__Brief__: Without its pictures, the listing below is to be transcribed exactly.

__Recorded data__:
* * * * * * *

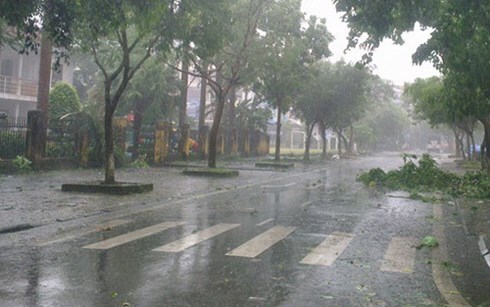 Dự báo thời tiết ngày mai 27/8: Cảnh báo mưa dông, gió mạnh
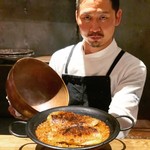 アカ - ☆のどぐろちゃんパッカーン(*^_^*)☆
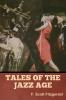 Tales of the Jazz Age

* * * * * * *

__Task response__:
 Dự báo thời tiết ngày mai 27/8: Cảnh báo mưa dông, gió mạnh
 アカ - ☆のどぐろちゃんパッカーン(*^_^*)☆
 Tales of the Jazz Age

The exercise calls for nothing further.